— begin Extract provided —

FOR IMMEDIATE RELEASE


NOTES FROM POOL REPORTERS: MEETING AT AN NASIRIYAH

From Martha Brant, Newsweek:

Folo on from earlier file. These are quotes from interviews done outside the conference. Others will be sending along their interviews as well.

1) Entifada Qanbar, 44, the representative of the INC. He had been out of Iraq for 13 years before today (he left in 1990 when Saddam loosened the borders), and as per earlier file, choked up upon arrival. "It's a great thing. A dream that came through," he told reporters. "This is something I dedicated all my life for. I suffered in Iraq, I served five years in the Iran Iraq war, I was arrested by Saddam's intelligence in 87, 11 of my best friends were executed," he said. But now he says, "It feels safe to be back."

On the Free Iraqi Fighters:

"We are moving forward. Doing very well. We are helping the allies. We are now considered part of the coalition under the command of General Franks."

On Chalabi:

A role for him?
"Certainly of course. Dr. Chalabi .....Iraq is a huge country. There is no intention for any one to try to steal power or take power. Every one can have a share. I feel that we will be able to take our fair share of expressing ideas and promoting democracy."

On Democracy:

There seems to be a lot of suspicion...
"Tom Daschles is suspicious of Paul Wolfowtiz. In a Democracy you don't have a unified position. You criticize eaach other. It's part of democracy."

What next for him:

"I will move to my hometown of Baghdad (eventually). I still have my family house there and I will probably make my house a center for the INC."

On the Baath party playing a role:

It has to be former Baath party members that were not involved in human rights violations or crimes. We are not against Baathists as persons unless they are criminals but as an ideology, which basically set its nails in the Iraqi socity and hijacked the Iraqi culture and society."

On this meeting:

"I think it's significant from a moral point of view, not that we expect much decision."

2) Salem Chalabi came to the meeting on his own. He is 40, a lawyer, and the nephew of Ahmed Chalabi. He has been around Iraq for the last three months trying to help and hopes to use his expertise in helping with a new constitution. He left Iraq the first time at 18 days old in an armored personnel carrier and then for good at age five. He speaks with an American accent but says he has spent much of his time in England.

— end Extract provided —

● Exercises:
1. In the pool report, how many years had Entifada Qanbar been out of Iraq before the day of the meeting?
2. Decide whether each statement agrees with the pool report, and back each yes or no with the deciding words of the report: (a) Salem Chalabi is the nephew of Ahmed Chalabi. (b) Entifada Qanbar served five years in the Iran Iraq war. (c) Salem Chalabi left Iraq for good at age 18.
3. Please extend the pool report on the meeting at An Nasiriyah from the point where it stops.

— begin Provided records —

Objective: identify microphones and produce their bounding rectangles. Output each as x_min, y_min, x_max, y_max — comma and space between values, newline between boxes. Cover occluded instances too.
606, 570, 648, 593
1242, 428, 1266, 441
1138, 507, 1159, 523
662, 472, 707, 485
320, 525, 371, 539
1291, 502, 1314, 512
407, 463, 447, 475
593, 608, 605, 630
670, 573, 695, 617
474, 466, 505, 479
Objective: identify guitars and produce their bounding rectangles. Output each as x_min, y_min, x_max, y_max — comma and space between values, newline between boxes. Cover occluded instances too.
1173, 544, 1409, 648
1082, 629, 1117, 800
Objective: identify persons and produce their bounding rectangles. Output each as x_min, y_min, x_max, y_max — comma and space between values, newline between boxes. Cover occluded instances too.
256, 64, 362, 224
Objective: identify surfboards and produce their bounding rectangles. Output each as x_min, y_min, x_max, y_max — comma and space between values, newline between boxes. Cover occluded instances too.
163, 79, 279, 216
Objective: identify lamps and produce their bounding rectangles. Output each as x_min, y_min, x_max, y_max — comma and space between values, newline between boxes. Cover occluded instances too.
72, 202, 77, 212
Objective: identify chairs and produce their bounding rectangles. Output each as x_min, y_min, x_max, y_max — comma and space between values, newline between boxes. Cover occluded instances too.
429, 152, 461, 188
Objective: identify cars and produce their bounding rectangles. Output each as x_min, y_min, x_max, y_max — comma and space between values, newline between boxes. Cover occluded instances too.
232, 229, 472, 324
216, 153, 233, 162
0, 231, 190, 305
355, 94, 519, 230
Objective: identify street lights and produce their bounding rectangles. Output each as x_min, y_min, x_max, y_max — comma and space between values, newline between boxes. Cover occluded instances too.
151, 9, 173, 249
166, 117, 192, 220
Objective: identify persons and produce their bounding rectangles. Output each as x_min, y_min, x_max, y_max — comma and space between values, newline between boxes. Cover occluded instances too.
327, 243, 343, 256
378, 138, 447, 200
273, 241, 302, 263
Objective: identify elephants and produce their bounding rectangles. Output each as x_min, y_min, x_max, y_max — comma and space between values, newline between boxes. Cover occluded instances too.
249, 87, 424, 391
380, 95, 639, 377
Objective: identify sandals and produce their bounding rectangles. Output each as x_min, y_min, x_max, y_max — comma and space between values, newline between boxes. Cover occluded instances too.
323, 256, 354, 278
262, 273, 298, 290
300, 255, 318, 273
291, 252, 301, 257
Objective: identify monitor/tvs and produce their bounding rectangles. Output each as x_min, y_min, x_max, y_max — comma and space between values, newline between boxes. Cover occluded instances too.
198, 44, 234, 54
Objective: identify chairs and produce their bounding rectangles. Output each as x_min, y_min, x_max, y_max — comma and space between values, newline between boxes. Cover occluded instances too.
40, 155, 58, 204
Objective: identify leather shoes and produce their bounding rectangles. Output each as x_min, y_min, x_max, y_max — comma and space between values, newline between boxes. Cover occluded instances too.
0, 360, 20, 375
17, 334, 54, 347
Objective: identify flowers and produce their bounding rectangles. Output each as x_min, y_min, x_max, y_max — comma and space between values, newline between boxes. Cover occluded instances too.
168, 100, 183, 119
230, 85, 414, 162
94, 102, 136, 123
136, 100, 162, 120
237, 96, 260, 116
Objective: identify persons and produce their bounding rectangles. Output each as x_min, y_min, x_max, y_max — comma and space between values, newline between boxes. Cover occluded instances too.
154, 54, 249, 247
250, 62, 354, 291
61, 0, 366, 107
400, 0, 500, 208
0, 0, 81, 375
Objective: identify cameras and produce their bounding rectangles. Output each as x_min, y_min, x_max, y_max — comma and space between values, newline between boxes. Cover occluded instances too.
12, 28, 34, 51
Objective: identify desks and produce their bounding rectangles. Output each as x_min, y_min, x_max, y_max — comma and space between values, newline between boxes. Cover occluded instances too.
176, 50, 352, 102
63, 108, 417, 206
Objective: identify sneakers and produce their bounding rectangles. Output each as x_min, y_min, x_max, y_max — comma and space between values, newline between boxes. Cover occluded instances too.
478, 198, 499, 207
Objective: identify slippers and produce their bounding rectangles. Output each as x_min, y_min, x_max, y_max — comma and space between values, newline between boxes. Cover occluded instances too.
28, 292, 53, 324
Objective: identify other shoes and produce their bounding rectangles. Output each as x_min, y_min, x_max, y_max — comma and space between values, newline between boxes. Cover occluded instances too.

— end Provided records —

● Solved tasks:
1. 13 years.

2.
(a) Yes: "the nephew of Ahmed Chalabi"
(b) Yes: "I served five years in the Iran Iraq war"
(c) No: "then for good at age five"

3.
On the constitution:

"I'm against anyone doing drafts of the constitution. It has to emerge out of a process."

What process?

He said he expects the IIA to appoint some 150 to 200 delegates to a constitutional assembly in the next few weeks. He says the representation would be regional not ethnic.

Would there be pressure for it to be ethnic"
"There will be..... But you need to point out that trying to enforce the ethnic based structure could lead to a serious disaster...civil war. Everyone has an overinflated sense of what they represent and they are not going to be happy."

Would he consider going back to live in Iraq?

I would. Hopefully not in a sandstorm (he said as the wind whipped around us), that't not very appealing. It's important for people with professional backgrounds to come back. He said the prof ranks in Iraq had been "decimated."

On Garner:

"He doesn't want to be the political arm.....Even among the Iraqis outside there has been a big misperception about Garner. They look at it as if it is a quasi occupation (which he disagrees with). Maybe there is criticism that they have been too slow, but they are trying hard."

One last bit of color:

At the Tallil air base the MPs guarding it had made up a handwritten cardboard sign that read George Bush International Airport. The departing Iraqis waved to them and their new sign out the bus windows as they left.

endit

From Nicole Winfield, AP:

For the pool, some more quotes from Iraqi participants at the meeting, the first three are quoted from their speeches to the meeting, the last one is from a one-on-one interview outside the tent:

Kenan Makiya, a professor at a U.S. university, said Baath Party rule had destroyed the legal foundation of Iraq, and said democracy "is essentially the rule of law."

He said it was going to take years to develop the a legal foundation after the "disaster" of Baathist Rule, which he said had penetrated deep into the ideological structure of the Iraqi people.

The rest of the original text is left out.